Friday, August 29, 2008

Summer, 1674

Today we go back in time to the seventeenth century – to 1674 to be exact, the year that the Treaty of Westminster recognised the inhabitants of New York and New Sweden as British subjects, the year that the Drury Lane theatre in London was rebuilt and re-opened after the great fire, and the year that the opera Alceste opened in Paris. The English hoi-poloi’s tastes were getting Frenchified, much to the disgust of many of the slightly less hoi-polloi. One of the results was the publication of a number of cookbooks to assist the fashionable transition, such as The English and French Cook; by several approved Cooks of London and Westminster, in 1674. A sampling of bills of fare was included, and to reproduce this one in time for dinner you will need to get your servants working as soon as they don their aprons for the day.

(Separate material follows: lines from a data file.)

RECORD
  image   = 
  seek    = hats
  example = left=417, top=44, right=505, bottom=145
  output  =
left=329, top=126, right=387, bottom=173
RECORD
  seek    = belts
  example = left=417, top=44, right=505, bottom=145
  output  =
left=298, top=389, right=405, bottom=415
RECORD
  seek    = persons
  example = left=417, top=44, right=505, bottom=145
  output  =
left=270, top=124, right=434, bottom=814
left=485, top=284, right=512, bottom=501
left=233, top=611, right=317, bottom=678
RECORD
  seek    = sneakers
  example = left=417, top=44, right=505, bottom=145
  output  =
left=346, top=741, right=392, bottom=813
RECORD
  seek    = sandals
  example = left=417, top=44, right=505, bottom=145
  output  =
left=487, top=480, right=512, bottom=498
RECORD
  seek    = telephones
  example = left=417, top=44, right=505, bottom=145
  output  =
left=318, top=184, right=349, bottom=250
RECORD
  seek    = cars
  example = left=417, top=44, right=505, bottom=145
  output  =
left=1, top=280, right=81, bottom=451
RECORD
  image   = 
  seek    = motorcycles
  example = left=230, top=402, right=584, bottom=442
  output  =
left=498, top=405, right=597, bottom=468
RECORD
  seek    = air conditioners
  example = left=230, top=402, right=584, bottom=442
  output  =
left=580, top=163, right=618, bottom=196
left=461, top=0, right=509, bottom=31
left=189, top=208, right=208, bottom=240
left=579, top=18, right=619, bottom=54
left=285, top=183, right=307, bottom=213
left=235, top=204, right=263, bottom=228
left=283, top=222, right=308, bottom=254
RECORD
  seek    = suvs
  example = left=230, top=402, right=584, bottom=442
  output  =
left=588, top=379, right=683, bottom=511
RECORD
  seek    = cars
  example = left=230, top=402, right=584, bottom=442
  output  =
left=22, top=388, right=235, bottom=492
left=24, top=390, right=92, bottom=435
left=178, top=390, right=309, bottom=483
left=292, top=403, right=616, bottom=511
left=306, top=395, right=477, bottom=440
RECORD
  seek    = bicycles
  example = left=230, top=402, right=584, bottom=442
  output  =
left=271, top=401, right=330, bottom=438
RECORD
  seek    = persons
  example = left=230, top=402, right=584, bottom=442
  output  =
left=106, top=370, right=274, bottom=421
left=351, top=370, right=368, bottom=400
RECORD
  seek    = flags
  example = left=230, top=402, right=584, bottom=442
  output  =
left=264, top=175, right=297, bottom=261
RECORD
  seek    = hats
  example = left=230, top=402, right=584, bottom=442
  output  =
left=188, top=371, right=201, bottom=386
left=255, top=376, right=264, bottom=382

A Bill-of-Fare for Summer, for Flesh Days.

First Course.
A boiled meat of Cockerels
A chine of Mutton drawn with Lemon pill
A dish of Turkeys, larded.
Stewed Carps
A Haunch of Venison, boil’d with Colli-flowers
Leverets larded
A venison pasty
Capons roasted
Marrow puddings
A Lamb-pye
Geese roasted
A haunch of venison roasted
Udders and tongues boil’d with Cabbidge
A piece of boil’d Beef.

Second course.
Quails larded and roasted
Young Heron-sews larded
Young greese Pease
A dish of Soals
An Artichoke Pye
A dish of Cream
A dish of Ruffs
Butter’d Crabs
Cream and green Codlings
A dish of Chickens
A Kid roasted whole with a Pudding in its Belly
A souced Turbot
A dish of Artichokes
A chine of boil’d Salmon
A cold jole of Salmon
A dish of Knots
A dish of Partridges
A jole of Sturgeon
Gooseberry and Cherry-tarts
Young Ducks, boil’d
Potten Venison
A Westphalia-ham
Dryed Tongues

Almond Tart.
Take three quarters of a pound of blanch’d Almonds, and soak them a whilein Water, then pound them in a stone Morter, a wooden one will serve, or a deep Tray, put to them some Rosewater, when you have pounded them very well, pound them over again with a little Cream, then set on about a pint and a half of Cream over the fire, and put your pounded Almonds therin with some Cinamon, large Mace, and a grain of Musk fastened to a thread, stir it continually that it burn not to the bottom till it be thick, then take it off the fire, and beat in the yolks of four or five Eggs, and the whites of two, so season it with Sugar or Orengado, and bake it either in a dish or Paste.
Or you may only strain beaten Almonds with Cream, yolks of Eggs, Sugar, Cinamon and Ginger, boil it till thick fill your Tart, and when it is baked ice it.

Quotation for the Day …

There can be economy only where there is efficiency. Benjamin Disraeli

7 comments:

Liz & Louka said...

That tart sounds delicious! I'm going to make it for my mum, because she loves almonds.

The Old Foodie said...

It does sound good doesnt it - I bet your mum would particularly like a seventeenth century tart. I am going to make it myself, but I think I'll cheat and use almond meal.

Liz & Louka said...

By the way, does the book explain the "lemon pill"?

The Old Foodie said...

Hello Liz (or is it Louka?)
Lemon pill is lemon peel - there was a lot of phonetic spelling in those days; even in the same book things were often spelled several different ways.

Rochelle R. said...

I wonder what a dish of Knots was? No thanks to the udders with cabbage!

The Old Foodie said...

Hi Rochelle
I am pretty sure the Knots were biscuits

nbm said...

I was compelled to look up the Dish of Ruffs. It's a bird, and I find it linked as "a dish of ruffs and reeves" in a couple of places, retelling an anecdote about a shy young divine who, thinking to stay quiet and discreet, ate all of this delicacy at a dinner with his seniors.